The NIG layer outputs 4 tensors for each target variable, namely $\gamma,\nu,\alpha,\beta$. This means that in one forward pass we can estimate the prediction, the heteroskedastic aleatoric uncertainty as well as the epistemic uncertainty.

NIG loss variants

Three loss functions are available for NIG regression, each improving on the previous:

nigloss — standard DER loss^[amini2020]
nigloss_scaled — corrected DER that normalizes error by aleatoric uncertainty^{[meinert2022]}. Recommended default.
nigloss_ureg — adds a term to prevent gradient vanishing in high-uncertainty regions^[ye2024]

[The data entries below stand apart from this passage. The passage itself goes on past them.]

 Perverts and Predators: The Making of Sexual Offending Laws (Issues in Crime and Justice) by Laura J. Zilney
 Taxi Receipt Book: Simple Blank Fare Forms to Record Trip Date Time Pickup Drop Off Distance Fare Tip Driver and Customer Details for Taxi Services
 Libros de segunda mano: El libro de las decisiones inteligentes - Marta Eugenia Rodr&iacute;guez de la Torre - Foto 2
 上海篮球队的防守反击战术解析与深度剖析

Deep Evidential Classification

We follow ^[sensoy2018] in our implementation of Deep Evidential Classification. The neural network layer is implemented to output the $\alpha_k$ representing the parameters of a Dirichlet distribution. These parameters has the additional interpretation $\alpha_k = e_k + 1$ where $e_k$ is the evidence for class $k$. Further, it holds that $e_k > 0$ which is the reason for us modeling them with a softplus activation function.

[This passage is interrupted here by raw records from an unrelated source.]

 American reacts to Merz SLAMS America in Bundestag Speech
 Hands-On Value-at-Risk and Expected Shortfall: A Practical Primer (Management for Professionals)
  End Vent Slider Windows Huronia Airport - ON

Since we are now constructing a network layer that outputs evidence for each class we can apply Dempster-Shafer Theory (DST) to those outputs. DST is a generalization of the Bayesian framework of thought and works by assigning belief mass to states of interest. We can further concretize this notion by Subjective Logic (SL) which places a Dirichlet distribution over these belief masses. Belief masses are defined as $b_k=e_k/S$ where $e_k$ is the evidence of state $k$ and $S=\sum_i^K(e_i+1)$. Further, SL requires that $K+1$ states all sum up to 1. This practically means that $u+\sum_k^K~b_k=1$ where $u$ represents the uncertainty of the possible K states, or the "I don't know." class.

Now, since $S=\sum_i^K(e_i+1)=S=\sum_i^K(\alpha_i)$ SL refers to $S$ as the Dirichlet strength which is basically a sum of all the collected evidence in favor of the $K$ outcomes. Consequently the uncertainty $u=K/S$ becomes 1 in case there is no evidence available. Therefor, $u$ is a normalized quantity ranging between 0 and 1.

DIR loss variants

dirloss — standard Bayes Risk MSE + KL regularizer^[sensoy2018]
dirloss_cor — adds correct evidence regularization to fix gradient vanishing^[pandey2025]
dirmultloss — Dirichlet-Multinomial NLL for count vector targets (reuses DIR layer)
fdirloss — Flexible Dirichlet loss with Brier regularizer, no hyperparameter tuning^[yoon2025]

API Reference

Layers

EvidentialFlux.NIG — Type

NIG(in => out, σ=NNlib.softplus; bias=true, init=Flux.glorot_uniform)
NIG(W::AbstractMatrix, [bias, σ])

Create a fully connected layer which implements the NormalInverseGamma Evidential distribution whose forward pass is simply given by:

y = W * x .+ bias

The input x should be a vector of length in, or batch of vectors represented as an in × N matrix, or any array with size(x,1) == in. The out y will be a vector of length out*4, or a batch with size(y) == (out*4, size(x)[2:end]...) The output will have applied the function σ(y) to each row/element of y except the first out ones. Keyword bias=false will switch off trainable bias for the layer. The initialisation of the weight matrix is W = init(out*4, in), calling the function given to keyword init, with default [glorot_uniform]. The weight matrix and/or the bias vector (of length out) may also be provided explicitly. Remember that in this case the number of rows in the weight matrix W MUST be a multiple of 4. The same holds true for the bias vector.

Arguments:

(in, out): number of input and output neurons
σ: The function to use to secure positive only outputs which defaults to the softplus function.
init: The function to use to initialise the weight matrix.
bias: Whether to include a trainable bias vector.